1, 1. Great are you, O Lord, and exceedingly worthy of praise; your power is immense and your wisdom beyond reckoning. And so we humans, who are a due part of your creation, long to praise you—we who carry our mortality about with us, carry the evidence of our sin and with it the proof that you thwart the proud. Yet these humans, due part of your creation as they are, still do long to praise you. You arouse us so that praising you may bring us joy, because you have made us and drawn us to yourself, and our heart is unquiet until it rests in you.

Grant me to know and understand, Lord, which comes first: to call upon you or to praise you? To know you or to call upon you? Must we know you before we can call upon you? Anyone who invokes what is still unknown may be making a mistake. Or should you be invoked first, so that we may then come to know you? But how can people call upon someone in whom they do not yet believe? And how can they believe without a preacher? But Scripture tells us that those who seek the Lord will praise him, for as they seek they find him, and on finding him they will praise him. Let me seek you, then, Lord, even while I am calling upon you, and call upon you even as I believe in you; for to us you have indeed been preached. My faith calls upon you, Lord, this faith which is your gift to me, which you have breathed into me through the humanity of your Son and the ministry of your preacher.

5, 5. Who will grant me to find peace in you? Who will grant me this grace, that you would come into my heart and inebriate it, enabling me to forget the evils that beset me and embrace you, my only good? What are you to me? Have mercy on me, so that I may tell. What indeed am I to you, that you should command me to love you, and grow angry with me if I do not, and threaten me with enormous woes? Is not the failure to love you woe enough in itself? Alas for me! Through your own merciful dealings with me, O Lord my God, tell me what you are to me. Say to my soul, "I am your salvation." Say it so that I can hear it. My heart is listening, Lord; open the ears of my heart and say to my soul, "I am your salvation." Let me run toward this voice and seize hold of you. Do not hide your face from me: let me die so that I may see it, for not to see it would be death to me indeed.

THE EXERCISE =
Answer these questions from the passage on praising God.
(a) Until when does the heart remain unquiet?
(b) Through what two things was the speaker's faith breathed in?
(c) What words does the speaker ask to have said to the soul?
The lines that come after the passage on praising God have no connection to it.

PROVIDED MATERIAL =
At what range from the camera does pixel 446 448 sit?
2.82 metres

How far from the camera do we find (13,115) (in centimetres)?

WRITTEN SOLUTION =
(a) It remains unquiet until it rests in the Lord.
(b) The faith was breathed in through the humanity of the Son and the ministry of the preacher.
(c) The speaker asks to hear "I am your salvation."